REVIEW: X-Men: Apocalypse
One of the enduring reasons behind the X-Men’s popularity has been the writers and artists exploring being a mutant as being a metaphor for some aspect of the real world. It fueled the comics for decades and informed the 1990s animated series to a degree. It even was the foundation for the first Bryan Singer-directed feature film. Somewhere along the way, the theme has been shoved to the side in favor of action and pyrotechnics.
After the soft reboot via X-Men First Class, Singer and writer Simon Kinberg have been edging the mutants towards general acceptance. After saving the future and the world from disaster in the previous film, X-Men: Days of Future Past, now we have them as generally accepted members of society. So, where do you go from here? You use them as Earth’s first defenders in the loud, messy, and ultimately dissatisfying X-Men: Apocalypse.
Having reset the timeline, tossing everything from third film in the series, the one not directed by Singer, we have a team of mutants in training at Professor Xavier’s School for the Gifted. It’s now the 1980s and while many mutants have benefitted from Xavier’s (James McAvoy) benevolent approach to co-existence, not everyone has been so lucky and we early on meet four seeming outcasts from society. They are ripe for the picking which is good because here comes the resurrection of purportedly, Earth’s first mutant, En Sabah Nur a.k.a Apocalypse (Oscar Isaac). He emerges in a world he does not recognize and immediately declares it in need of a redo. After watching an episode of Star Trek about man rejecting a god, he seeks out four new acolytes, his “horsemen” and finds them in Angel (Ben Hardy), Storm (Alexandra Shipp), Psylocke (Olivia Munn), and a player to be named. Rescued from this mess is Nightcrawler (Kodi Smit-McPhee).
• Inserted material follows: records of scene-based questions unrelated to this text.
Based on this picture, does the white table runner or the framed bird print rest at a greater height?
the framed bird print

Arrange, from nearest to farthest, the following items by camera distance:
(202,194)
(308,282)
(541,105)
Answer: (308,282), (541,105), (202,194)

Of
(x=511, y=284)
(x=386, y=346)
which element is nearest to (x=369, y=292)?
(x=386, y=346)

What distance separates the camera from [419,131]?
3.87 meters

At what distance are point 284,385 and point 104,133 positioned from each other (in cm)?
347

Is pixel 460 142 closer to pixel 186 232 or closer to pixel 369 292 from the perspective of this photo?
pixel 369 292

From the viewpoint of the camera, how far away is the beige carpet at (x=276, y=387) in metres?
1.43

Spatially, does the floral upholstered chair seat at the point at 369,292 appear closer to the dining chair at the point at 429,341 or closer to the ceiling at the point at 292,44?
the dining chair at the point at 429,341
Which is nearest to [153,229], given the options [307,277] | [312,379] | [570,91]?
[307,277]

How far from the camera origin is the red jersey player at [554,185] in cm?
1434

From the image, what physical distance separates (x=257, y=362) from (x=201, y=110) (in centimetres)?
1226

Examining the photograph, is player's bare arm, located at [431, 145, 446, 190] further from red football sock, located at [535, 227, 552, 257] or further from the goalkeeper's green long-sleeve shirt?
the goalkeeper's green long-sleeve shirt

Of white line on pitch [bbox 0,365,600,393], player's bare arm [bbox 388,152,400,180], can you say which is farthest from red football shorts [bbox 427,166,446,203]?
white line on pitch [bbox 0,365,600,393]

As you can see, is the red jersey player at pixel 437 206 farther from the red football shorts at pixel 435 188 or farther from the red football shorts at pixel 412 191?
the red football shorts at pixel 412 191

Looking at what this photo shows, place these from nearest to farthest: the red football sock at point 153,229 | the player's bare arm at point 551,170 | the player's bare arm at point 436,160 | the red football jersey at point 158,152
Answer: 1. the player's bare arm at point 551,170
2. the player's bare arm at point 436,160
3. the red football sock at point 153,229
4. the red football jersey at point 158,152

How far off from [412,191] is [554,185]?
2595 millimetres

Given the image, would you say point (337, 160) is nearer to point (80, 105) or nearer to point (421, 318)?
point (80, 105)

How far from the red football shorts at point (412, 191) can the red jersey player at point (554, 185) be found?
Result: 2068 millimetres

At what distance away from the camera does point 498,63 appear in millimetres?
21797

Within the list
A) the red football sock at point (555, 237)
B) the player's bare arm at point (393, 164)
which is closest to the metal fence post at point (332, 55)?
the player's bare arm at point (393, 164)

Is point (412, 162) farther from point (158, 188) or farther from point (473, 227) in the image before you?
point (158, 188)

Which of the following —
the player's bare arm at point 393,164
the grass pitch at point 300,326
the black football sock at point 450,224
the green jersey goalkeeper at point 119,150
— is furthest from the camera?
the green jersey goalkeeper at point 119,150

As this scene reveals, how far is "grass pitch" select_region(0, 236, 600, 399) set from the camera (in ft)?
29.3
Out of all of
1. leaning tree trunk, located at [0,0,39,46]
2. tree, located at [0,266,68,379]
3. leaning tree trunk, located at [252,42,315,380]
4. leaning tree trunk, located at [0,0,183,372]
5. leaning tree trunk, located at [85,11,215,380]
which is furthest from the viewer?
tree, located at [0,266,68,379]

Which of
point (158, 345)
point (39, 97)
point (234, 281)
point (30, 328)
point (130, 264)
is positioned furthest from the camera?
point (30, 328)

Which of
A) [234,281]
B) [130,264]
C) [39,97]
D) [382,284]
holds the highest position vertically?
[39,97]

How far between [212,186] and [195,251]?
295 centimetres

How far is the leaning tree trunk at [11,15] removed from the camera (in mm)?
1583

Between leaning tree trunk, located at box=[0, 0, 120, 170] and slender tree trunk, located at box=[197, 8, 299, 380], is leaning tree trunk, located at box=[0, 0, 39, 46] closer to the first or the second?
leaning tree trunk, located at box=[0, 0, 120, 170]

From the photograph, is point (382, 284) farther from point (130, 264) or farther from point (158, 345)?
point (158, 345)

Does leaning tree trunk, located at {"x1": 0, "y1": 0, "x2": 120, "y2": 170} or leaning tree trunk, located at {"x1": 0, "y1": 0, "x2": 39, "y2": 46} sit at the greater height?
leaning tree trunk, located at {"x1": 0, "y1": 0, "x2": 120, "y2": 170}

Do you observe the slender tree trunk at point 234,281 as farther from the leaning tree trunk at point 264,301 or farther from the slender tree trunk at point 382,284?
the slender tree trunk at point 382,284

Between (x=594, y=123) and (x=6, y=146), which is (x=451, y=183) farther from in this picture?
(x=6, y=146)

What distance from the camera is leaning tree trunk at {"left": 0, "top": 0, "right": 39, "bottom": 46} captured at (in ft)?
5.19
Meantime, Jean Grey (Sophie Turner) is having nightmares that literally rattles the mansion, causing her concern and warning knowing audiences the next film will be a second round of The Dark Phoenix Saga. We also have Scott Summers (Tye Sheridan) arrive at the mansion, a sullen teenager hating his newfound optic powers.
We apparently can’t have an X-Men film without Magneto (Michael Fassbender) and he has the most tragic story arc. After dropping from sight, he has married, fathered a daughter, and is quietly working in a Polish factory until he’s forced to use his powers to save a life. Rather than thank him, he’s feared and hunted. When his daughter is accidentally killed, he loses it, making him ripe for Apocalypse. The notion of magneto being subservient to anyone is a false note here.
Things gather speed and we rush headlong into set pieces that give the characters a chance to strut their stuff but we learn little about them along the way. We bring back Mystique (Jennifer Lawrence), now a legendary ageless mutant and revisit Moira McTaggart (Rose Byrne), reactivating suppressed memories from First Class.
We get to the third act when everything stops making sense. Apocalypse wants to destroy the world and remake it but it’s a world he’s spent no time trying to understand. He does not grasp its population, technology, myriad religions, or the fragile ecology. We’re offered no vision of how he wants this new world to look. Instead, he has his horsemen get to work and we watch the world slowly get pulled apart. Later, after the X-Men inevitably win, the death toll and billions in damages go unmentioned. The mutants’ place in the world is also undiscussed as the status quo is reset although now that we’ve seen what Jean is capable of, we have every right to be worried for her and the world.
We get fine performances from the leads but the cast is so oversized that too many fine actors are totally wasted, starting with Oliva Munn, who is visually perfect as Psylocke. The story could have been sharper but after watching the deleted and extended scenes, with Singer’s commentary, no real narrative was left on the cutting room floor.
The film, out now as a Blu-ray, DVD, and Digital HD combo pack from Twentieth Century Home Entertainment, has an excellent AVC encoded 1080p transfer in 2.40:1 and you can hear every boom and pop of special effects thanks to a lovely DTS-HD Master Audio 7.1 track.
As mentioned above, the special features include Deleted/Extended Scenes (28:11), a Gag Reel (8:20), Wrap Party Video (4:46) and the requisite X-Men Apocalypse: Unearthed (1:03:58), the behind the scenes multi-part feature where you understand what went into writing and making the film. Additionally, there is Audio Commentary by Bryan Singer and Simon Kinberg, Gallery, Concept Art, Unit Photography and Theatrical Trailers (7:15).